Blinken Makes Surprise Visit to Ukraine to Assure US Support
©Mark Schiefelbein / POOL / AFP
Anthony Blinken made a surprise visit to Ukraine on Tuesday to reassure Ukraine of American support amid Russia's renewed offensive in the East and incursion in the Kharkiv region.

US Secretary of State Antony Blinken arrived on Tuesday in Kyiv on an unannounced visit to assure Ukraine of continued American support and the flow of much-needed weapons as Russia presses on with its offensive in the Kharkiv region.

Blinken arrived by overnight train from Poland and was due to meet with President Zelensky in his fourth visit to Kyiv since the start of the Russian invasion in February 2022.

His trip comes just weeks after the US Congress finally approved a $61 billion financial aid package for Ukraine after months of political wrangling, unlocking much-needed arms for the country's stretched troops.
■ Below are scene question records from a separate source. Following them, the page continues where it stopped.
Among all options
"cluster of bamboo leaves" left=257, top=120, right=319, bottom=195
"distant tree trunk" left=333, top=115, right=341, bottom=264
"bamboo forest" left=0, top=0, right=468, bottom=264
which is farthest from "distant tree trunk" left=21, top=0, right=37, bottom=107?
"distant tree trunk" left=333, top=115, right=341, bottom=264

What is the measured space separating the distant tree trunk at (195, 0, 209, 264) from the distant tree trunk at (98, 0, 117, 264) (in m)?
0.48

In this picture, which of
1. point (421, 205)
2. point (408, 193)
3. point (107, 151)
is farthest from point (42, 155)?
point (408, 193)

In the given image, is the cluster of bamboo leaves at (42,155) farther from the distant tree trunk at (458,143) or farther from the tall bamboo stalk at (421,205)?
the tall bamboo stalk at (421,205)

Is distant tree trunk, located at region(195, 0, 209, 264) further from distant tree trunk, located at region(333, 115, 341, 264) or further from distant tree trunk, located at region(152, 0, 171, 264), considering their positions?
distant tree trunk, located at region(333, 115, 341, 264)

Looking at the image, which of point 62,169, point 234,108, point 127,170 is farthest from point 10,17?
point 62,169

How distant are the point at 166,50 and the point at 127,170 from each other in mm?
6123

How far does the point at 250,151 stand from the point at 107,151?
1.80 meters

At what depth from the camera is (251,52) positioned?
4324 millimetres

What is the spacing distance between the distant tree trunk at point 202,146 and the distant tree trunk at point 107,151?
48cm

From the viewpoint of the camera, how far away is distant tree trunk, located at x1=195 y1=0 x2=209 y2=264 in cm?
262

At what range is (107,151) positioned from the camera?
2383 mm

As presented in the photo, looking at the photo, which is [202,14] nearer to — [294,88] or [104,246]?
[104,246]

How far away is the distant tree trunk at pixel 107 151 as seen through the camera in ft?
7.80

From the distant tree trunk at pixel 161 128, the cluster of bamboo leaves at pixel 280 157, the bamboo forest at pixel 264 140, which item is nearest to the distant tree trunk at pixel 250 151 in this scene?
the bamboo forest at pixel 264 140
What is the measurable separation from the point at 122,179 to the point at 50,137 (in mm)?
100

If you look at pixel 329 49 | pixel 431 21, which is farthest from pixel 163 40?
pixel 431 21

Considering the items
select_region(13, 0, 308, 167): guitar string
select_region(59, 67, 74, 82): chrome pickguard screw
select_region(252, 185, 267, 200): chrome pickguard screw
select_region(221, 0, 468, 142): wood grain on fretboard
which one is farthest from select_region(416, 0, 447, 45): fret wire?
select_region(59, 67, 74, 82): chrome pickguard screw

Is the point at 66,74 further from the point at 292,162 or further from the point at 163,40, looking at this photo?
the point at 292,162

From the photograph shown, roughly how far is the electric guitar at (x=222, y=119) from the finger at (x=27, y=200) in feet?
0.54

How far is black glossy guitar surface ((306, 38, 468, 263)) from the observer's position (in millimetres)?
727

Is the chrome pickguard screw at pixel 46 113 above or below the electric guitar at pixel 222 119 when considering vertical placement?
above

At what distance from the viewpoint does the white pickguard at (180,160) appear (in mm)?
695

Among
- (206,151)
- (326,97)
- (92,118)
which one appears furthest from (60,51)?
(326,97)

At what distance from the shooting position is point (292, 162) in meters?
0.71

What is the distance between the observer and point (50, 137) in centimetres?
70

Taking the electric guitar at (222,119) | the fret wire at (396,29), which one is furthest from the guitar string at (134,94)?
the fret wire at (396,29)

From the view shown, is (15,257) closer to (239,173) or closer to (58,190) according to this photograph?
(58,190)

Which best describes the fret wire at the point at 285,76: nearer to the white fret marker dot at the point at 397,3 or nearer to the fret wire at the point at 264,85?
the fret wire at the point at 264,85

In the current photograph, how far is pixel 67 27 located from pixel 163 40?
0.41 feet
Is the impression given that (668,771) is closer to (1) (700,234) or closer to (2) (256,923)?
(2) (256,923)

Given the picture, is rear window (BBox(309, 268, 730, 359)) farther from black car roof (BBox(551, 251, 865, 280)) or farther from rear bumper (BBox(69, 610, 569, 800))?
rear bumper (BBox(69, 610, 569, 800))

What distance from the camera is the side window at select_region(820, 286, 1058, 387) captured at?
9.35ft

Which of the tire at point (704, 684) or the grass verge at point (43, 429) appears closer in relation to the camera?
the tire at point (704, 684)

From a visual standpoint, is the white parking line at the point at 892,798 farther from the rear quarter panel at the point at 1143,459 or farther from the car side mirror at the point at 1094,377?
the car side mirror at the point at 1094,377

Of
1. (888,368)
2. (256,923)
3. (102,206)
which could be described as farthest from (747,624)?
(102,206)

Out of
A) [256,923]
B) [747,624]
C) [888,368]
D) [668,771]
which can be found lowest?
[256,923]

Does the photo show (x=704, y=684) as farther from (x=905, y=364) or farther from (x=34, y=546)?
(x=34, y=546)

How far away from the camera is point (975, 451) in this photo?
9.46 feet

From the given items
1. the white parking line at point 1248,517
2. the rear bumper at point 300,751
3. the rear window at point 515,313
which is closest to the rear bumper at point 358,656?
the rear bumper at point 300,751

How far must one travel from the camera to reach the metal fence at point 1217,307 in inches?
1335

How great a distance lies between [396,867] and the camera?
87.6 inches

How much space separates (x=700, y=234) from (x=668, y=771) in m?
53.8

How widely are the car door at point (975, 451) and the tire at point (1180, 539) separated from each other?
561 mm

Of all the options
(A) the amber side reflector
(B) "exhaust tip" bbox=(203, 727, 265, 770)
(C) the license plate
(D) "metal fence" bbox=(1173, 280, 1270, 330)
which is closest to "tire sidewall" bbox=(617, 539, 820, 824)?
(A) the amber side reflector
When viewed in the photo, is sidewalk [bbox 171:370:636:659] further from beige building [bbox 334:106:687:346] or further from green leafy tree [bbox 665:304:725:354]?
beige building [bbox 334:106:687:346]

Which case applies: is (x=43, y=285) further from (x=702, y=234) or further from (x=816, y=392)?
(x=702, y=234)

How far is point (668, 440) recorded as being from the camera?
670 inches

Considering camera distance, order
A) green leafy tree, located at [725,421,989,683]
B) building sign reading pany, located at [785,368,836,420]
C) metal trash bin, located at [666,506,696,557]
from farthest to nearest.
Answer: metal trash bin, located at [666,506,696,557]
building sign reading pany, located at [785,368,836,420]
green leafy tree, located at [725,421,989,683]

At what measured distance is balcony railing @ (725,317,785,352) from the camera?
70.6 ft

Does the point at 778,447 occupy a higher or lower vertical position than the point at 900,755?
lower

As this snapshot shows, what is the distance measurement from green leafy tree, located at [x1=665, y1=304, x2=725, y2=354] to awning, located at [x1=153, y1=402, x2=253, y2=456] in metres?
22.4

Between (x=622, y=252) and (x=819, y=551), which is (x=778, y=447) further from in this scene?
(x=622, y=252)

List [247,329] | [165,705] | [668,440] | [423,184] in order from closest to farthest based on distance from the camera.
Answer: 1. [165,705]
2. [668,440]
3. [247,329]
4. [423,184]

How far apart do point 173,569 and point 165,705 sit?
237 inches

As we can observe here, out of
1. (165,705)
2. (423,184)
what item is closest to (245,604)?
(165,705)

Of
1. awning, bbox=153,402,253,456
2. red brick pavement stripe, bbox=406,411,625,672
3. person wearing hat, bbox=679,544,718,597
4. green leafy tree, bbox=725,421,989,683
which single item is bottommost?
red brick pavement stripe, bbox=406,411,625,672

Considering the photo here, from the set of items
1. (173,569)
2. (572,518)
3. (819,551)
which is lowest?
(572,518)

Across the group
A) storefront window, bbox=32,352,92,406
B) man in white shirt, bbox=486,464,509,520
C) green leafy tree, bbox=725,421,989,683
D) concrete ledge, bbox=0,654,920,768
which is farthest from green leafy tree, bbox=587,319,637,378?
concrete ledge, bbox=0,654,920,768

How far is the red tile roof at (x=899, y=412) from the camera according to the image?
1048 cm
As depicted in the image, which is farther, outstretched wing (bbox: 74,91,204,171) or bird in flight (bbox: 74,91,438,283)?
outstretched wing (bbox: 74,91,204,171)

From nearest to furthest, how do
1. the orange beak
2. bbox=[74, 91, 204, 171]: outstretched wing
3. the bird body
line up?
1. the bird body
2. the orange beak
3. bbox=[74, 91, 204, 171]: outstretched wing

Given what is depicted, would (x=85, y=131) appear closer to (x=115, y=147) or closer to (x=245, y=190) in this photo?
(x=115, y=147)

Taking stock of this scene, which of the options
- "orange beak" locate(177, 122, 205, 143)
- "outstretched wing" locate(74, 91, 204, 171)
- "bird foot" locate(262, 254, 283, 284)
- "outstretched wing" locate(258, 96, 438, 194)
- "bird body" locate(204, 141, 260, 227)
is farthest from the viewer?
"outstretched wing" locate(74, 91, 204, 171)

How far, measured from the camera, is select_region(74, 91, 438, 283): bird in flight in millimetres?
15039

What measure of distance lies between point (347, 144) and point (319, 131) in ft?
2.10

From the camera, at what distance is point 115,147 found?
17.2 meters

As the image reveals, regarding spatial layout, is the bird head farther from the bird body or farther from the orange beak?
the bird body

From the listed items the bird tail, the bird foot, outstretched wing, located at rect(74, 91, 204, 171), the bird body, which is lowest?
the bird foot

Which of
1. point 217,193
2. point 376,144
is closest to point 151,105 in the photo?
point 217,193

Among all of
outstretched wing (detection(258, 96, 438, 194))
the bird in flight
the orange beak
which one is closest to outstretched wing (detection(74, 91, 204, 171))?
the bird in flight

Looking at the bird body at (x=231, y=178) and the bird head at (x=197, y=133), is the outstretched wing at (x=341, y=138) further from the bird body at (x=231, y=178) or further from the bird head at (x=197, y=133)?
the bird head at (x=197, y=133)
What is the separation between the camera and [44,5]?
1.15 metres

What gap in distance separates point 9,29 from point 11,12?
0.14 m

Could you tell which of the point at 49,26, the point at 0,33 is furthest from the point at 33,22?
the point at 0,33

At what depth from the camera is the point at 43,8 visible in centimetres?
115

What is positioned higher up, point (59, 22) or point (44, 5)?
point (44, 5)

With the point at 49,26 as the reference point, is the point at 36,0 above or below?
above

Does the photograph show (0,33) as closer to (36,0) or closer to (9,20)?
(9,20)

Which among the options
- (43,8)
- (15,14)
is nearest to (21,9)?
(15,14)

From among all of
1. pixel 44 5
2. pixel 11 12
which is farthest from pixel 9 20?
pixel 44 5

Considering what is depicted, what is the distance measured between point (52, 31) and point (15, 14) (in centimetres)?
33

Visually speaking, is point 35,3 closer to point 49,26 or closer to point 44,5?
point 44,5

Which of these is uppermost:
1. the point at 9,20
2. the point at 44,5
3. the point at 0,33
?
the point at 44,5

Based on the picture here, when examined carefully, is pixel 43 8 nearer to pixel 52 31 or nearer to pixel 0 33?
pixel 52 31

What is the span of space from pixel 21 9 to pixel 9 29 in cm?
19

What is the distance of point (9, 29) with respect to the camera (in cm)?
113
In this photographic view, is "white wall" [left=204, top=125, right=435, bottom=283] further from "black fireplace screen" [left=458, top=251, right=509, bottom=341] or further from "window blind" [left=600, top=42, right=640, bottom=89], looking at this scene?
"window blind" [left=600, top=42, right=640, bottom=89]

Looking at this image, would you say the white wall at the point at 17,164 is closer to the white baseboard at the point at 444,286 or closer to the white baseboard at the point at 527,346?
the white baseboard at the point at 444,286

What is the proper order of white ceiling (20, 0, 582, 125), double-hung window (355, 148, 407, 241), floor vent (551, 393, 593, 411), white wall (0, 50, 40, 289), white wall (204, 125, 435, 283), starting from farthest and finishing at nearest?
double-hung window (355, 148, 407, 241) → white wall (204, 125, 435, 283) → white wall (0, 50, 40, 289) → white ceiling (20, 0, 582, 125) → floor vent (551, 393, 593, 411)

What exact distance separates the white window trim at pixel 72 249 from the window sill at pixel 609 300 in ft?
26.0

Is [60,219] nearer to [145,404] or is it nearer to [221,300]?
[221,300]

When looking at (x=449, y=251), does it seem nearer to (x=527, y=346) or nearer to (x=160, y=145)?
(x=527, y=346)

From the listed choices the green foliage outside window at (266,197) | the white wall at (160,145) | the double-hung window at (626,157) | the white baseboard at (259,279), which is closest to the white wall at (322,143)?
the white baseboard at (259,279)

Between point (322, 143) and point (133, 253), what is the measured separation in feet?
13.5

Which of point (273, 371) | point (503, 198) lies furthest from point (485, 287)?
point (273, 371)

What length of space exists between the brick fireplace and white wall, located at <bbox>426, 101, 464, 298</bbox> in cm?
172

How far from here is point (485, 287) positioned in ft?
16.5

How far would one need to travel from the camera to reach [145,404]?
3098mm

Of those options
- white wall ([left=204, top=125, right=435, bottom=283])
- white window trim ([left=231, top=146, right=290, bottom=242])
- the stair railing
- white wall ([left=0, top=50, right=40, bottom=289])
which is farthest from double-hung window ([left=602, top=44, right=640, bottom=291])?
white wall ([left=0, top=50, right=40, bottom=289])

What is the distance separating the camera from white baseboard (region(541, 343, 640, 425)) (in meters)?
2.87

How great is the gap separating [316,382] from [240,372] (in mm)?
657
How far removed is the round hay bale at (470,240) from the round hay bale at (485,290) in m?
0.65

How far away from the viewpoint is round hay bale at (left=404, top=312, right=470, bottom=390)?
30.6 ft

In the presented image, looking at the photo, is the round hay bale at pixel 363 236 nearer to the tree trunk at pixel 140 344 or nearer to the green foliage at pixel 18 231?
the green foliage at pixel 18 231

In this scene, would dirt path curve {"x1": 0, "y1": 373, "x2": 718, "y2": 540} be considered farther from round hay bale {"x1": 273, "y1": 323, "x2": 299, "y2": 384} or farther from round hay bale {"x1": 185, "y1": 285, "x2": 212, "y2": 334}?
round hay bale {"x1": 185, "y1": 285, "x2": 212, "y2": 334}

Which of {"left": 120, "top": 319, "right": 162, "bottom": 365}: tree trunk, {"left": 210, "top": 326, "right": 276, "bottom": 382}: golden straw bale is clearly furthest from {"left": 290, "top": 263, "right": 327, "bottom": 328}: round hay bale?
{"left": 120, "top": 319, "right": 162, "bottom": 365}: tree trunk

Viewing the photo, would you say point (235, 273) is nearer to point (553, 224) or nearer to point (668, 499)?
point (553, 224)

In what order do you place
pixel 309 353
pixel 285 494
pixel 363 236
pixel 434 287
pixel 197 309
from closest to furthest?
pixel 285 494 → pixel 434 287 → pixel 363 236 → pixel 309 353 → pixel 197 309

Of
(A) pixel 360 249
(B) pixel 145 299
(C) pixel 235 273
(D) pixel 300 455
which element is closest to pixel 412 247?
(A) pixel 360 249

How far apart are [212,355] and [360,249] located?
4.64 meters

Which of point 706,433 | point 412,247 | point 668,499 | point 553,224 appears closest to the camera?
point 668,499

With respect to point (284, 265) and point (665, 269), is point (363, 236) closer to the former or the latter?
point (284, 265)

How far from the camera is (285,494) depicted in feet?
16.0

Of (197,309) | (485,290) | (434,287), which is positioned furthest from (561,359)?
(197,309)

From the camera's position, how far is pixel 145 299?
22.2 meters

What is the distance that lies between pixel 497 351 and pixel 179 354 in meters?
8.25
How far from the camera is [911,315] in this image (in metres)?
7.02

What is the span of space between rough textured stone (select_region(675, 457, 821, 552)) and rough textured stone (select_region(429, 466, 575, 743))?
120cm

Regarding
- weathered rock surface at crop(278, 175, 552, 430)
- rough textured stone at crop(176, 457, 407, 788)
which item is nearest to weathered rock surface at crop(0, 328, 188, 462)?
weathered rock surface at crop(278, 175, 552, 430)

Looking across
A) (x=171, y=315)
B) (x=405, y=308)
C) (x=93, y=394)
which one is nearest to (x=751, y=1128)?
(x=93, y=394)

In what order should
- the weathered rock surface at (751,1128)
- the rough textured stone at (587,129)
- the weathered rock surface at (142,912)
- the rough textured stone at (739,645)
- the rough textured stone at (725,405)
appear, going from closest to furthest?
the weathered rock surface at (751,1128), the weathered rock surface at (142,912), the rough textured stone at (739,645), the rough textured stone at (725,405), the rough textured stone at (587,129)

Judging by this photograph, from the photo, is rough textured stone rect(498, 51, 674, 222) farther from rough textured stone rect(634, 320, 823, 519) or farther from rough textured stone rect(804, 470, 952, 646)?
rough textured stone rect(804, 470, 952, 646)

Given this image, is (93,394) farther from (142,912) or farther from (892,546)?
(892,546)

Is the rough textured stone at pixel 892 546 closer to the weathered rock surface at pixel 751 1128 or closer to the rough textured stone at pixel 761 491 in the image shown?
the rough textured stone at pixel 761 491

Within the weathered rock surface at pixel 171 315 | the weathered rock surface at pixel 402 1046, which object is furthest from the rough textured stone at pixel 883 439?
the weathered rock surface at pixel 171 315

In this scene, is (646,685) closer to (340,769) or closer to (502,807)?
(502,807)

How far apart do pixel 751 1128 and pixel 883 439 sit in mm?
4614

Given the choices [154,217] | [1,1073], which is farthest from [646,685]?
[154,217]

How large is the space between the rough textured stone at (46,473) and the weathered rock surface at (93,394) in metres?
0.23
Blinken intends to detail how US aid will "be executed in a fashion to help shore up their defences and enable them to increasingly take back the initiative on the battlefield," the official said.

US National Security Advisor Jake Sullivan told reporters that a new arms package would be announced "in the coming days."
'Intense Enemy Fire'

A surprise Russian ground offensive in the Kharkiv region forced thousands to evacuate and pushed Kyiv to mobilize reinforcements.

The Ukrainian army acknowledged that Russia was "achieving tactical success" but Zelensky stressed that Kyiv had sent reinforcements to Kharkiv and that "our counterattacks are ongoing."

Zelensky said that Kyiv had also noted strikes and "hostile activity against (the) Sumy and Chernihiv regions" in northern Ukraine.

In the east of the country, where several areas had been subject to "intense enemy fire," Ukrainian forces had changed their positions "to save the lives of our defenders" and were planning to regroup units, the army said late on Monday.


Ukraine's security council chief Oleksandr Lytvynenko said that Moscow had massively upped its troop deployment for the new offensive in the Kharkiv region.

"There are a lot of Russians, quite a lot. About 50,000 were on the border. Now there are much more than 30,000 coming," he told AFP on Monday.

However, he said, "We don't see any threat of assault on the city of Kharkiv," around 30 kilometers (20 miles) from the combat zone.
Bombs Falling 'Like Rain'

An overnight strike on Kharkiv wounded two people, regional governor Oleg Synegubov said on Tuesday on Telegram.

Guided aerial bombs are falling "like rain" said one serviceman, who was resting after fending off Russian assaults in Lyptsi.

In Russia, the Defense Ministry said that air defenses had intercepted 25 Ukrainian rockets in the Belgorod region.

Elsewhere, in the Volgograd region, freight train carriages were derailed in Kotluban station due to the "intervention of unauthorised persons," Russian news agencies said on Tuesday.

Kyiv did not claim responsibility but a Ukrainian advisor to the mayor of Mariupol, which was seized by Russia in spring 2022, called it "good news."

Kotluban is about 300 kilometers from the border with Ukraine, and the Volgograd region is sometimes the target of drone attacks launched by the Ukrainian army.